_Task directions_.
Repeat each record exactly, skipping the pictures.
------ Records for the exercise ------
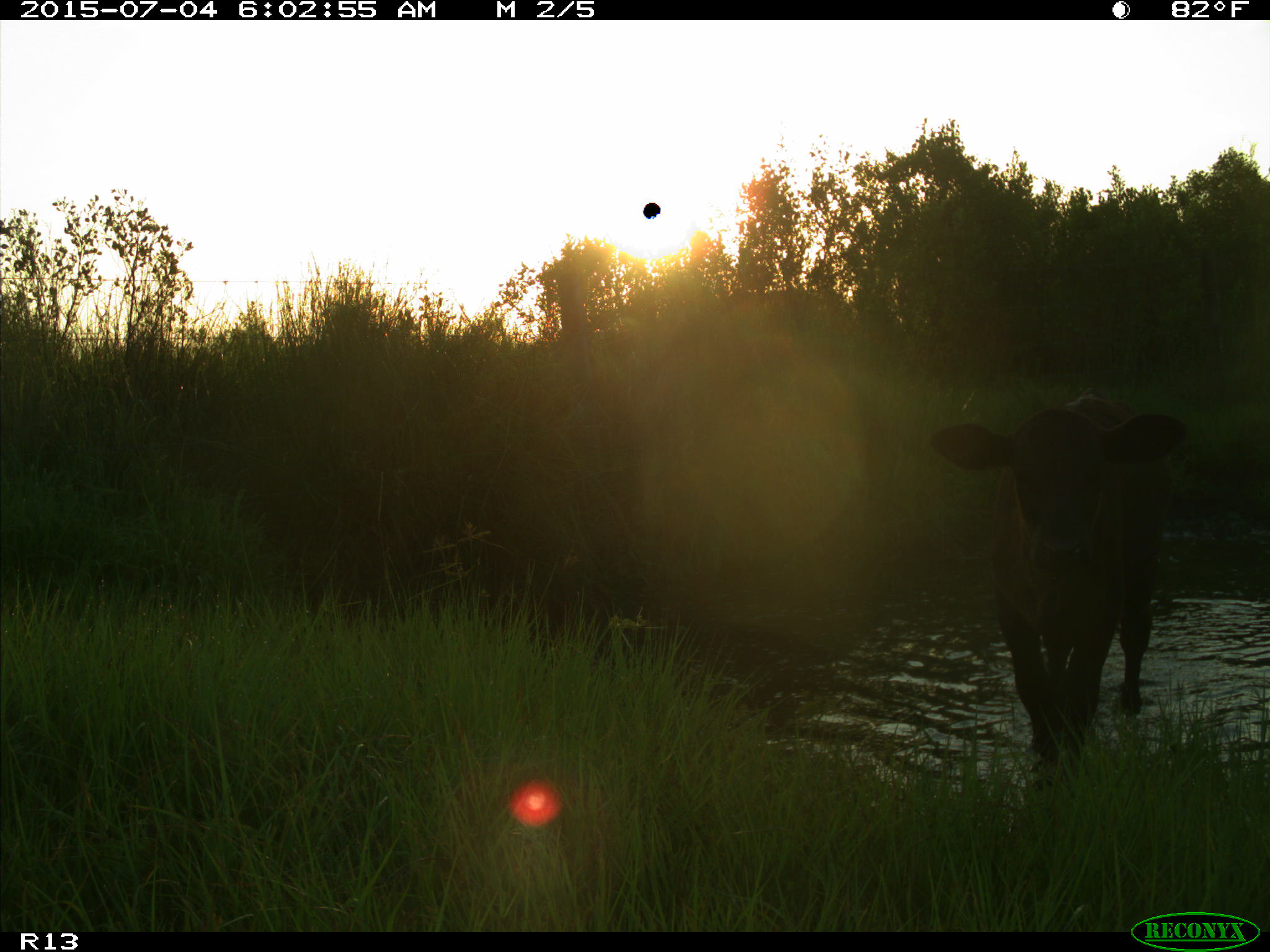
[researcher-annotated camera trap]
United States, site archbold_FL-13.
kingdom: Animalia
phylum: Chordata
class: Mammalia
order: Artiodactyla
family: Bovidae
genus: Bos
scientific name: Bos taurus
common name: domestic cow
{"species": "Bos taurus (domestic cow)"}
------
_Finished task_.
[researcher-annotated camera trap]
United States, site archbold_FL-13.
kingdom: Animalia
phylum: Chordata
class: Mammalia
order: Artiodactyla
family: Bovidae
genus: Bos
scientific name: Bos taurus
common name: domestic cow
{"species": "Bos taurus (domestic cow)"}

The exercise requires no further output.